What resources do you recommend for learning Greek and Hebrew for someone who has never studied them before?
for someone who has never studied them before
I started with Mounce (Greek) and Van Pelt (Hebrew) from Zondervan which are excellent. You can supplement the textbooks with video from biblical training.org for Greek, and iTunesU for Hebrew.
You can also supplement with video from DailyDoseofGreek.com and DailyDoseofHebew.com
I found that using the Mobile Ed Learn to Use Greek/Hebrew course to excellent for actually using the language in exegesis.
Zondervan Biblical Language Collection will help you learn the languages.
I was going to suggest "The First Hebrew Primer" textbook and workbook but is no longer available in Logos, so the next choice would be the Zondervan material. For Greek Mounce is great, but I also found "Learn To Read NT Greek" by David Alan Black very helpful too.
DAL
These are both excellent resources. If you want to learn Hebrew, it is best to use the text-book by Futato which the Daily Dose site is designed to complement. I am a Hebrew lecturer and *almost* feel redundant when I see how a student can learn with just
https://www.logos.com/product/4228/beginning-biblical-hebrew
and the dailydose site.
Colin.
It is worth explicitly saying that you do not want "Learn Biblical ___ with Logos 6." Those, title notwithstanding, are tools for working with the languages without knowing them, and will not help you learn the languages.
https://www.logos.com/product/37534/a-primer-of-biblical-greek
You can also supplement with video from DailyDoseofGreek.com and DailyDoseofHebew.com These are both excellent resources. If you want to learn Hebrew, it is best to use the text-book by Futato which the Daily Dose site is designed to complement. I am a Hebrew lecturer and *almost* feel redundant when I see how a student can learn with just https://www.logos.com/product/4228/beginning-biblical-hebrew and the dailydose site. Colin.
Mobile Ed also has an LT251 Introducing Hebrew Grammar course by Futato, which is integrated with his Beginning Biblical Hebrew book.
I started with Mounce (Greek) and Van Pelt (Hebrew) from Zondervan which are excellent...
I worked through Mounce's Basics of Biblical Greek once on my own, and once in a seminary class.
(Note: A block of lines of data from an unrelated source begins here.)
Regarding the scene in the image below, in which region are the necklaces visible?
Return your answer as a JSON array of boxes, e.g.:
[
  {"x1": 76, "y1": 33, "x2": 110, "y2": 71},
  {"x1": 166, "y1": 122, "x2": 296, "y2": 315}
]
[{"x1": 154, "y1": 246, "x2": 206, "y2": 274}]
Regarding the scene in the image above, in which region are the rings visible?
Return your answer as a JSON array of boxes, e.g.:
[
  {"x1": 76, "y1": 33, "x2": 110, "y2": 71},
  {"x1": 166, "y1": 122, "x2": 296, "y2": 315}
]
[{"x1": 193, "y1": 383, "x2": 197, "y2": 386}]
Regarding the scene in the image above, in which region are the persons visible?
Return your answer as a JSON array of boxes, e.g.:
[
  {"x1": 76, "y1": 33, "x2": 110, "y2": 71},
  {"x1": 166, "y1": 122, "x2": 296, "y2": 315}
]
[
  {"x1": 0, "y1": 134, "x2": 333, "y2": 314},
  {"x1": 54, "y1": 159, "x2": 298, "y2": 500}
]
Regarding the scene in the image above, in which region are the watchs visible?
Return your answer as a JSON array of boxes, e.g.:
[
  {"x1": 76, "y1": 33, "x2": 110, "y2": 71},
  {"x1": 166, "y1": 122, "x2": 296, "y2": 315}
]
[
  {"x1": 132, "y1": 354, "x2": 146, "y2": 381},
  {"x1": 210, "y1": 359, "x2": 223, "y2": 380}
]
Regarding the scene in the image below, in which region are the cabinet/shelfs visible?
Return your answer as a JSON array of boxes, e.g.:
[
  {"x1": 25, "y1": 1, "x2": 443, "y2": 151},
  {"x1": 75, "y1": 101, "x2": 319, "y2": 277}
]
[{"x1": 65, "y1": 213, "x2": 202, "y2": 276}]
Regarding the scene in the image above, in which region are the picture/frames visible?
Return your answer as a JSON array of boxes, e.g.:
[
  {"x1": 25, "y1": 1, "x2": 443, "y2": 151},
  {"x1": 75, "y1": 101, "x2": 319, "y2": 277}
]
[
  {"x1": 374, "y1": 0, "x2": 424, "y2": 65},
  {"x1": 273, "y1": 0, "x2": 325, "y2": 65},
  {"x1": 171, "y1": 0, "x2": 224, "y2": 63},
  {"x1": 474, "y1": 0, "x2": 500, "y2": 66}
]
I found it to be a very accessible approach. It's much easier, of course, with the discipline and structure of a class to keep you on track. But, it can be done on your own. The one thing I would strongly recommend, though, would be to use the textbook, video lectures and workbook in combination with each other.
I'm taking a class based on Van Pelt's Basics of Biblical Hebrew right now. The format is very similar to that used by Mounce, but I'm finding it more difficult to assimilate. Of course, that may have nothing to do with the relative merits of the materials, and simply be because Hebrew seems even more "foreign" to me than Greek did (which it very definitely does).
Basics of Biblical Greek with the whole package - Grammar, workbook, videos, flashcards, etc. That's what I am using now and I really enjoy it. I am amazed at how fast I have been able to learn Greek and read the Greek New Testament.
As an alternative to paper flashcards, Anki (a free computer program) uses the neuroscience of forgetting to review you on cards at the right time. You can download all the Greek words used more than 30 times in the NT (including pronunciation for most of them), and train yourself in that as you learn the grammar. Highly recommended.
Learning New Testament Greek Now and Then includes sentence diagramming.